GIVEN TEXT>

◆ ◆ ◆ ◆ ◆ ◆ ◆

Elgin hospitals: Medicaid cuts will hurt — but not as badly as feared
By Emily McFarlan email@example.com June 14, 2012 9:30PM
Updated: July 16, 2012 6:29AM
ELGIN — The city’s two hospitals will feel some financial pain from planned state cuts in Medicaid payments, but not as much as they could have been had the legislation not included some other beneficial programs for them.
“Any cuts are going to hurt a little bit, and they’ll certainly hurt Sherman a little bit,” said Ian Jones, vice president of clinical performance at Sherman Hospital.
But Jones said the impact of the $1.6 billion in cuts to Medicaid programs that Gov. Pat Quinn signed into law Thursday will be offset by local services and enhancements to programs included in the package of bills signed by the governor.
And Provena Saint Joseph Hospital echoed the Illinois Hospital Association, which announced Thursday it “applauded” the legislation.
Maryjane A. Wurth, president and CEO of the Naperville-based Illinois Hospital Association, called those bills “of great importance to patients and the state’s health care delivery system.”
“We applaud the governor and the Illinois General Assembly for their hard work and courage in making difficult decisions during these challenging economic times and for their commitment to the health of Illinoisans,” Wurth said in a statement.
The General Assembly had incorporated many of the association’s recommendations into Senate Bill 2840, the Save Medicaid Access and Resources Together (SMART) Act, she said. The package also included Senate Bill 2194, which will raise taxes on cigarettes and enhance the state’s Hospital Assessment Program.
That will cost Sherman Hospital in Elgin about $500,000 to $700,000 of the $23 million it receives annually from Medicaid, according to Jones.
One thing that will “mitigate” those cuts is the enhanced Hospital Assessment Program, he said. That program takes in money from all Illinois hospitals, then redistributes it based on how many Medicaid patients each hospital serves.
Another is a strong system of federally qualified health centers designed to treat patients who are uninsured or on Medicaid, he said. That includes the Greater Elgin Family Care Center, VNA of Fox Valley and Aunt Martha’s Youth Service Center and Health Center.
“Because of the fiscal situation the state finds itself in and the increase in the number of people on Medicaid, the current rate has to be reduced,” Jones said.

◆ ◆ ◆ ◆ ◆ ◆ ◆

WHAT TO DO>
**A.** In the Elgin hospitals article, how much in Medicaid cuts did Gov. Pat Quinn sign into law?
**B.** Return the part of the Elgin hospitals article starting with "But Jones said" and going on through "in a statement.", copied word for word.

◆ ◆ ◆ ◆ ◆ ◆ ◆

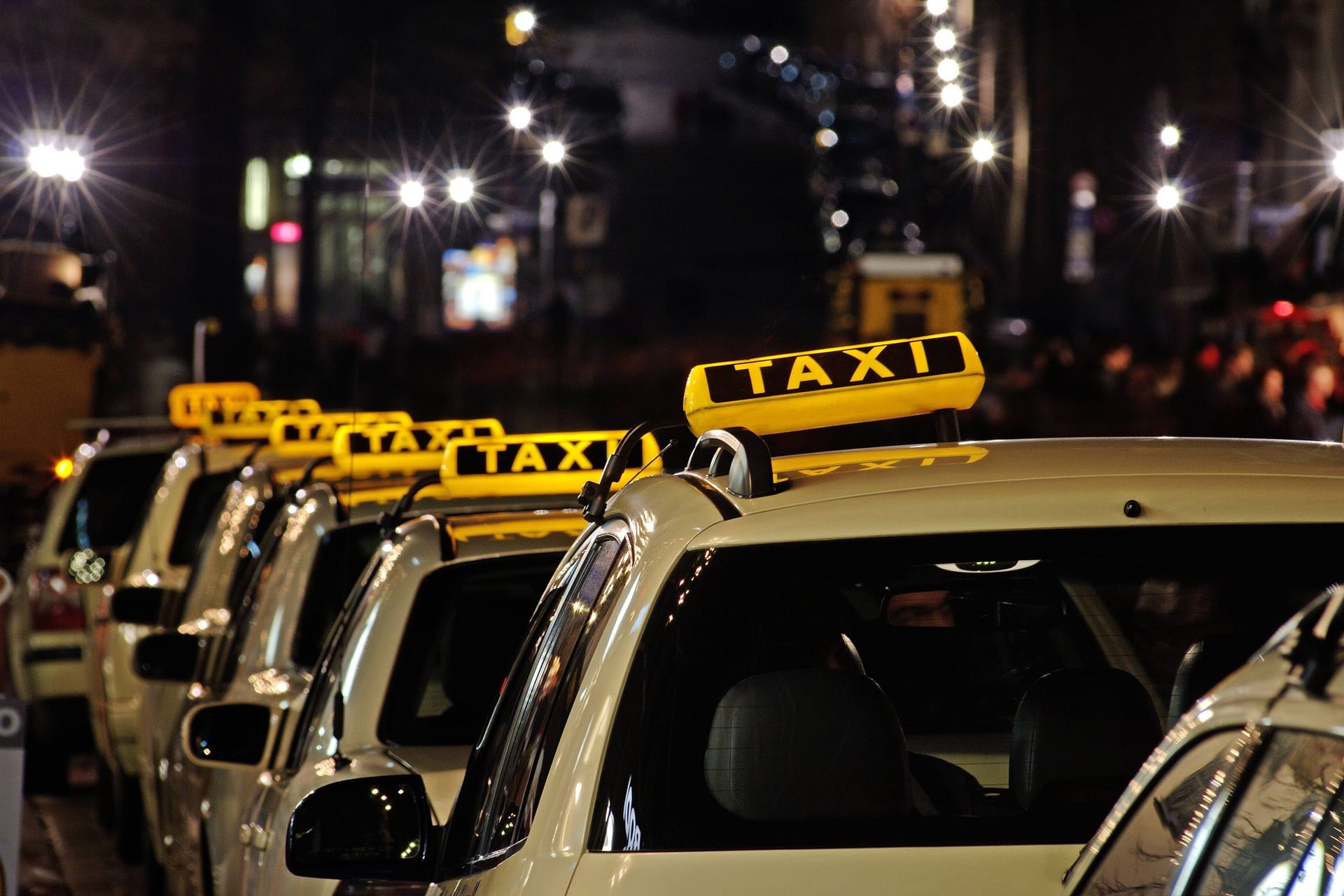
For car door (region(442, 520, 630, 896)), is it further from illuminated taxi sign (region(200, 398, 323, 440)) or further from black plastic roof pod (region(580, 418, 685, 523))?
illuminated taxi sign (region(200, 398, 323, 440))

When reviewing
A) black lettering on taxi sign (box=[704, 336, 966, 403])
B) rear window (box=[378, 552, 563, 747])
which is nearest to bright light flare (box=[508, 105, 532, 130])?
rear window (box=[378, 552, 563, 747])

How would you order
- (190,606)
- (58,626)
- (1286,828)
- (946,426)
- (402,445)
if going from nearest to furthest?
(1286,828) < (946,426) < (402,445) < (190,606) < (58,626)

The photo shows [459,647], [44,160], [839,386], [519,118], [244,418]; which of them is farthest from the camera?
[44,160]

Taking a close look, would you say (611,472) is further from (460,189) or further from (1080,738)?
(460,189)

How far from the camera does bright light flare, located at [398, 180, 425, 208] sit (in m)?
11.0

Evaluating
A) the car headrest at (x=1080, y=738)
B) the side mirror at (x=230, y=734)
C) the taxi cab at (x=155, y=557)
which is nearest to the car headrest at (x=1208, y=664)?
the car headrest at (x=1080, y=738)

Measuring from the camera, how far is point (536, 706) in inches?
110

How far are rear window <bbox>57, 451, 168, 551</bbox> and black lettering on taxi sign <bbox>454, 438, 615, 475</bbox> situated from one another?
653 cm

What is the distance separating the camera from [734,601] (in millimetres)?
2484

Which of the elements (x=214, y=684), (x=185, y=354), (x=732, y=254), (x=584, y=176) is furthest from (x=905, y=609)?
(x=732, y=254)

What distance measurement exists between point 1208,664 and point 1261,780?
1109mm

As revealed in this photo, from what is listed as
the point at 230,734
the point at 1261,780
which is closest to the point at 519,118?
the point at 230,734

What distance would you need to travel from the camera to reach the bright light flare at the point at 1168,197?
1179 cm

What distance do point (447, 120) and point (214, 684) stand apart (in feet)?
21.0
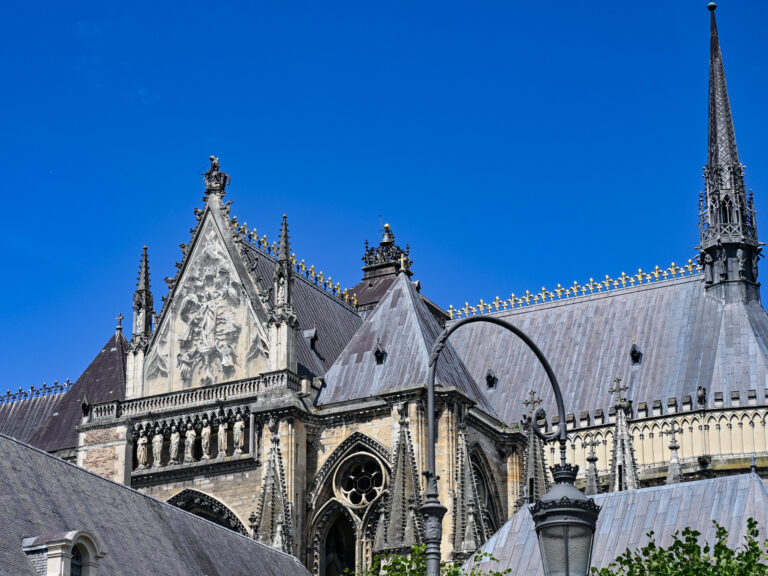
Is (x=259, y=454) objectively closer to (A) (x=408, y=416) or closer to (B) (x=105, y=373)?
(A) (x=408, y=416)

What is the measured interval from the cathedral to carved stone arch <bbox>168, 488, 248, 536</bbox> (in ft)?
0.16

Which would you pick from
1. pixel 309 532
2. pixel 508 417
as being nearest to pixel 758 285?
pixel 508 417

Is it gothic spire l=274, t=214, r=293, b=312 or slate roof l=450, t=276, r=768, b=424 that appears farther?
slate roof l=450, t=276, r=768, b=424

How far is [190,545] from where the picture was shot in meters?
35.7

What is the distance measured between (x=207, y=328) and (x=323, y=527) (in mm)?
8306

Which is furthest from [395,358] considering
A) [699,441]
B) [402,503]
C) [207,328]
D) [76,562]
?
[76,562]

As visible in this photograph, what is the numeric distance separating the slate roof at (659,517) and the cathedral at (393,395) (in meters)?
6.43

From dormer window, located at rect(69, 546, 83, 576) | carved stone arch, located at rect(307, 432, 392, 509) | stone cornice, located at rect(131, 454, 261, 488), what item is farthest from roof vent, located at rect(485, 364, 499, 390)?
dormer window, located at rect(69, 546, 83, 576)

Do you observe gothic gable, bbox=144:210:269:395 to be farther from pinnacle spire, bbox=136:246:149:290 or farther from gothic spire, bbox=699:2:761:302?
gothic spire, bbox=699:2:761:302

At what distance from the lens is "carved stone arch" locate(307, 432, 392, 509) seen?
46.9 meters

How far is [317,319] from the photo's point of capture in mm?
54781

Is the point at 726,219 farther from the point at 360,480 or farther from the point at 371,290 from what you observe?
the point at 360,480

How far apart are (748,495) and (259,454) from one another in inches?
708

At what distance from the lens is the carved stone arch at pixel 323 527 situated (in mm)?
46125
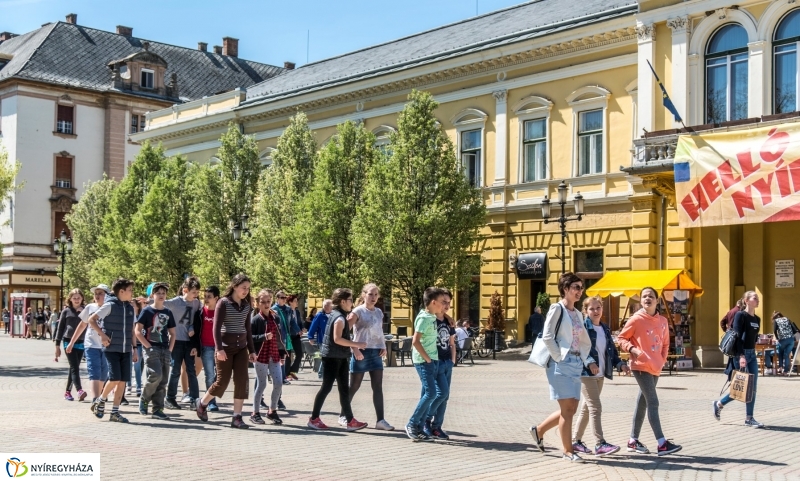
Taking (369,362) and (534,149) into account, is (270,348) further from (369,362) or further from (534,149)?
(534,149)

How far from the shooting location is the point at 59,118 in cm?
6606

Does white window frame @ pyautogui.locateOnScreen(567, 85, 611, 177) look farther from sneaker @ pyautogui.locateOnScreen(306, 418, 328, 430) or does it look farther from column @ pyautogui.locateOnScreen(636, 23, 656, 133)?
sneaker @ pyautogui.locateOnScreen(306, 418, 328, 430)

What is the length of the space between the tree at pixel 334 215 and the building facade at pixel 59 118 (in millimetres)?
34870

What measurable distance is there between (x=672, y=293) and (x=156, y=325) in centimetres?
1662

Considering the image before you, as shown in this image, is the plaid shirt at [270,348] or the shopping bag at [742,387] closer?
the shopping bag at [742,387]

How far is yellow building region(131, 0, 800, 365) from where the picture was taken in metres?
28.0

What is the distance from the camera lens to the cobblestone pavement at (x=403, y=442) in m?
9.85

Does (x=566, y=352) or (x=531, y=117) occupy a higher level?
(x=531, y=117)

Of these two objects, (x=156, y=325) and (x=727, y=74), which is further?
(x=727, y=74)

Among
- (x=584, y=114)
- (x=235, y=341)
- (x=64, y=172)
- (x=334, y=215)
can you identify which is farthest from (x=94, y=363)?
(x=64, y=172)

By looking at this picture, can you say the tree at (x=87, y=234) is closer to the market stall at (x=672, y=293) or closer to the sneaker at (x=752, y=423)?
the market stall at (x=672, y=293)

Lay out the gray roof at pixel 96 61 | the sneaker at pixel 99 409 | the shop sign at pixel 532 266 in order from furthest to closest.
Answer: the gray roof at pixel 96 61 → the shop sign at pixel 532 266 → the sneaker at pixel 99 409

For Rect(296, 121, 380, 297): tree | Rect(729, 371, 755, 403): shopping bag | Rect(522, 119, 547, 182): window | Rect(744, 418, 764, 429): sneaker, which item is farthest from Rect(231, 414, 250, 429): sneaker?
Rect(522, 119, 547, 182): window

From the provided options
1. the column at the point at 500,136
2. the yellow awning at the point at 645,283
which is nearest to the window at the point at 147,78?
the column at the point at 500,136
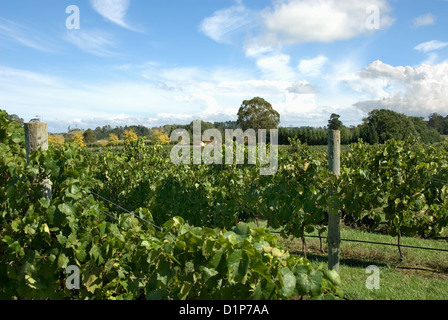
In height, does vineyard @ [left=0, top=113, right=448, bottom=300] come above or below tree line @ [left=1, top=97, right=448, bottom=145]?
below

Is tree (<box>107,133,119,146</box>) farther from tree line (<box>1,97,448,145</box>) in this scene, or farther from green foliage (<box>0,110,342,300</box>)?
green foliage (<box>0,110,342,300</box>)

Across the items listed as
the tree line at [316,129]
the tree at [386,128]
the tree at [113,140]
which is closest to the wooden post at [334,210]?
the tree line at [316,129]

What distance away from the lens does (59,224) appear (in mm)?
2107

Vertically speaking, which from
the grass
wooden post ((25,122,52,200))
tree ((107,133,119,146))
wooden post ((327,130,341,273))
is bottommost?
the grass

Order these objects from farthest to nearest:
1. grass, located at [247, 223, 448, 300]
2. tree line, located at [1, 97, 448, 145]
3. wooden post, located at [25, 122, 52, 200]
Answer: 1. tree line, located at [1, 97, 448, 145]
2. grass, located at [247, 223, 448, 300]
3. wooden post, located at [25, 122, 52, 200]

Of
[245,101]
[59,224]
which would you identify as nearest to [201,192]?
[59,224]

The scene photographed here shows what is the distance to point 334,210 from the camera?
3.38m

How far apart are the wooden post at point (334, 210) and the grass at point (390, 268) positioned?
15.1 inches

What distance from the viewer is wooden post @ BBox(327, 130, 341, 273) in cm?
335

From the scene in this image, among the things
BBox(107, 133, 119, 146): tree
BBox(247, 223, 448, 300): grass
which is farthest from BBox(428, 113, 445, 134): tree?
BBox(247, 223, 448, 300): grass

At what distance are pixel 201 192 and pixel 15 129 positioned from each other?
3.03 m

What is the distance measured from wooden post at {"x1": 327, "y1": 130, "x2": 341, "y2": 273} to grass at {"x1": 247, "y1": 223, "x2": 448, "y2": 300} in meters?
0.38

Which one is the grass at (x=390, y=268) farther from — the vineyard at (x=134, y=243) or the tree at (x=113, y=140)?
the tree at (x=113, y=140)

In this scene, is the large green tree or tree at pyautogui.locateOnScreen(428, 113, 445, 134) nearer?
the large green tree
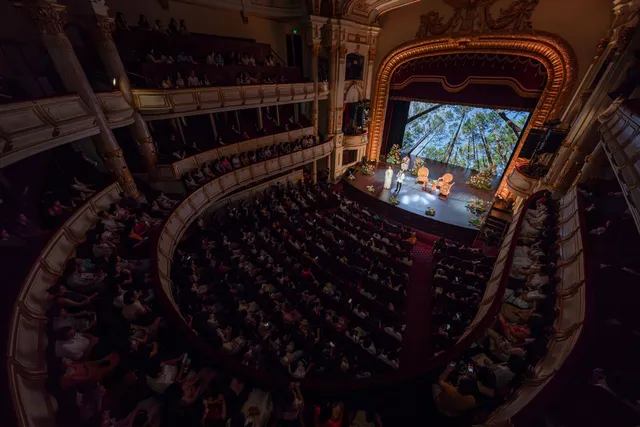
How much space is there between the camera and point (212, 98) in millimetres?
8156

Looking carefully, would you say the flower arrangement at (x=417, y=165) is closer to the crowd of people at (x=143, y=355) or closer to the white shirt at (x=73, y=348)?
the crowd of people at (x=143, y=355)

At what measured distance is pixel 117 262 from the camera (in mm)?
4477

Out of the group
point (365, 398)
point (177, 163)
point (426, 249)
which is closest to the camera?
point (365, 398)

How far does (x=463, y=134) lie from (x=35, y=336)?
676 inches

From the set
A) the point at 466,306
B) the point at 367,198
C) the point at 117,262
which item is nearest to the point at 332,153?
the point at 367,198

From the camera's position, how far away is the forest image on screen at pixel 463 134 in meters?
12.2

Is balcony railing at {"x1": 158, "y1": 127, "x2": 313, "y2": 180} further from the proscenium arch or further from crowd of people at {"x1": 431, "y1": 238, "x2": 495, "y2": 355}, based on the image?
crowd of people at {"x1": 431, "y1": 238, "x2": 495, "y2": 355}

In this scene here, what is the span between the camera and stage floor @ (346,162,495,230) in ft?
35.2

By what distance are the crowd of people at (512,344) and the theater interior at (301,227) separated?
39 mm

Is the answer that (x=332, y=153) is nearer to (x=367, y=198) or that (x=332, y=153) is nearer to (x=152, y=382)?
(x=367, y=198)

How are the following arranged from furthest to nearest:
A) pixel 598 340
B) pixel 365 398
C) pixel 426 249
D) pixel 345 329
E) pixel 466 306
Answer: pixel 426 249 → pixel 466 306 → pixel 345 329 → pixel 365 398 → pixel 598 340

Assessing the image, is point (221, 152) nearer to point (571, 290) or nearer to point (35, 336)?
point (35, 336)

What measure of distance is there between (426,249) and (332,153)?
7.30 m

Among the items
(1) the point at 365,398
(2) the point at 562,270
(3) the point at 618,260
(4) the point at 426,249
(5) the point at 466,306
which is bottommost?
(4) the point at 426,249
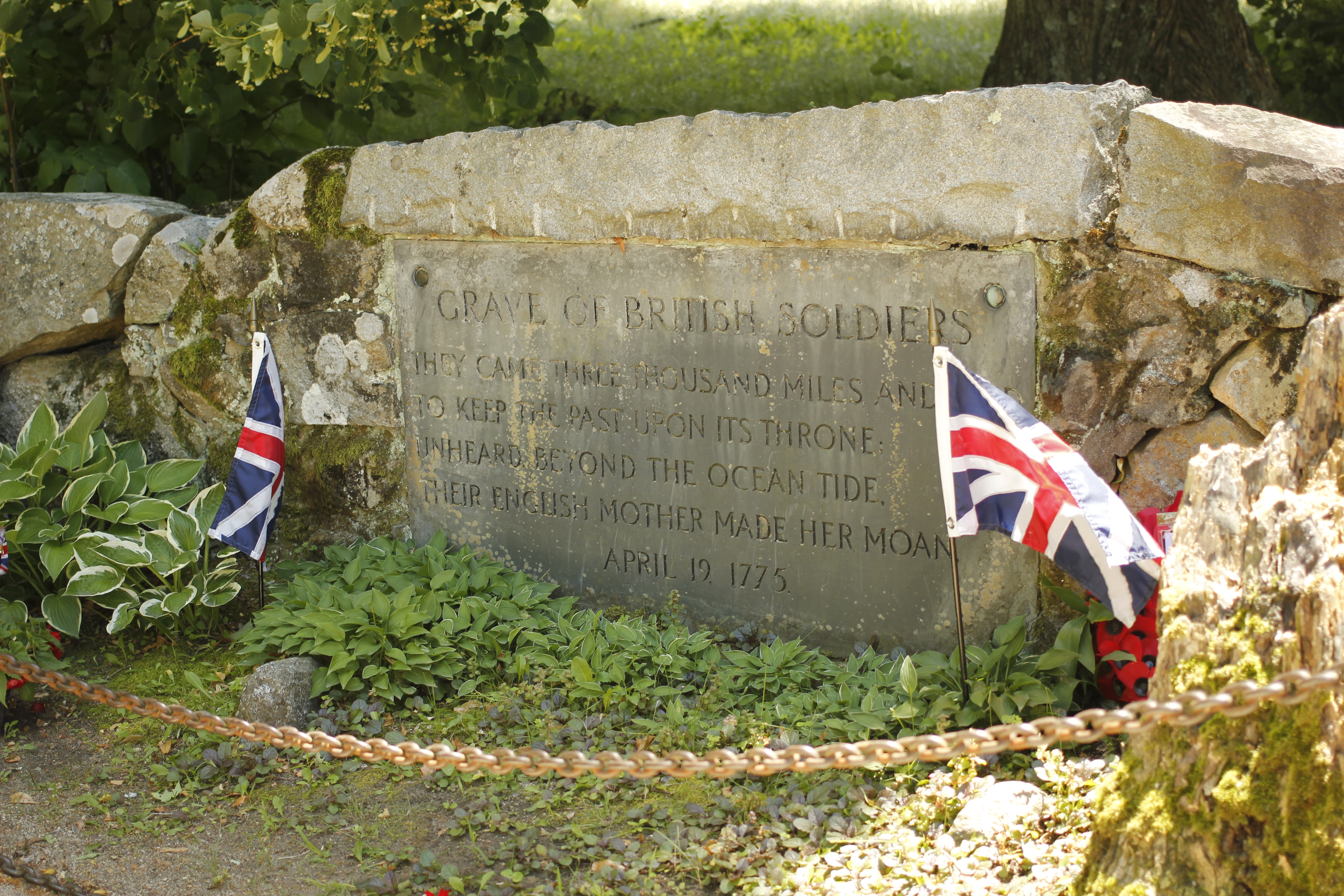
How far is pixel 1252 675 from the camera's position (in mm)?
1994

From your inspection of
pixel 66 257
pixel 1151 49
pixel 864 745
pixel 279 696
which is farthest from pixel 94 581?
pixel 1151 49

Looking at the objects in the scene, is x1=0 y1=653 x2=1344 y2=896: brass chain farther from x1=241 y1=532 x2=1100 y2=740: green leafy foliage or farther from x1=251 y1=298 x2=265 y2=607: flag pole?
x1=251 y1=298 x2=265 y2=607: flag pole

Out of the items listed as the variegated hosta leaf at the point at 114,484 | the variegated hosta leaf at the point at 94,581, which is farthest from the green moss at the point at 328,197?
the variegated hosta leaf at the point at 94,581

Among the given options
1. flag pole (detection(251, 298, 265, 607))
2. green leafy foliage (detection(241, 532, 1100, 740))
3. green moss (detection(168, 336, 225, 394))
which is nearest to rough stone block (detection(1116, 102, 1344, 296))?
green leafy foliage (detection(241, 532, 1100, 740))

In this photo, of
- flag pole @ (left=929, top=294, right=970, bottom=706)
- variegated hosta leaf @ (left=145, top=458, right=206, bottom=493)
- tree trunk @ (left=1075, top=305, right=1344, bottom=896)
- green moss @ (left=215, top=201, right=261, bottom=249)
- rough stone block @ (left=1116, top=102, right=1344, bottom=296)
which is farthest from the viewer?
green moss @ (left=215, top=201, right=261, bottom=249)

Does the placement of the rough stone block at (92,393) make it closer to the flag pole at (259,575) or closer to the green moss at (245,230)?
the flag pole at (259,575)

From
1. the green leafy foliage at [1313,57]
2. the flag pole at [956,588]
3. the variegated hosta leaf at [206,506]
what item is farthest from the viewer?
the green leafy foliage at [1313,57]

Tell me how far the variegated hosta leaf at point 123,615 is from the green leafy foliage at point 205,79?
6.26ft

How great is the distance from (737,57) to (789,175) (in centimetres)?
556

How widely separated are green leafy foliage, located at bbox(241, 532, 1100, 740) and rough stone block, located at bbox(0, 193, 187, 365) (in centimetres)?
150

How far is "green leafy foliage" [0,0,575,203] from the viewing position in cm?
424

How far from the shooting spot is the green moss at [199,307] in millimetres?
4297

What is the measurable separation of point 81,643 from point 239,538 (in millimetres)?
821

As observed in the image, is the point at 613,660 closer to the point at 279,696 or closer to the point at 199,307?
the point at 279,696
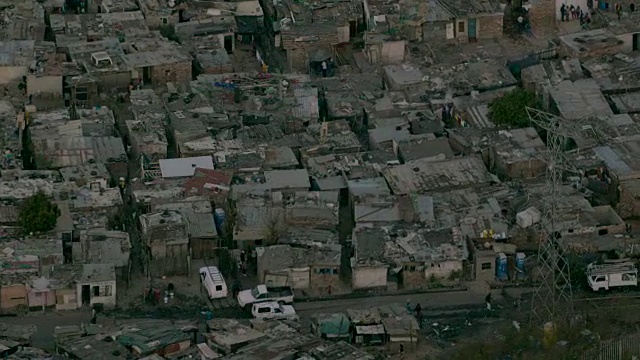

◆ ◆ ◆ ◆ ◆ ◆ ◆

ANSWERS TO THE EXERCISE>
**A.** $1.6 billion

**B.**
But Jones said the impact of the $1.6 billion in cuts to Medicaid programs that Gov. Pat Quinn signed into law Thursday will be offset by local services and enhancements to programs included in the package of bills signed by the governor.
And Provena Saint Joseph Hospital echoed the Illinois Hospital Association, which announced Thursday it “applauded” the legislation.
Maryjane A. Wurth, president and CEO of the Naperville-based Illinois Hospital Association, called those bills “of great importance to patients and the state’s health care delivery system.”
“We applaud the governor and the Illinois General Assembly for their hard work and courage in making difficult decisions during these challenging economic times and for their commitment to the health of Illinoisans,” Wurth said in a statement.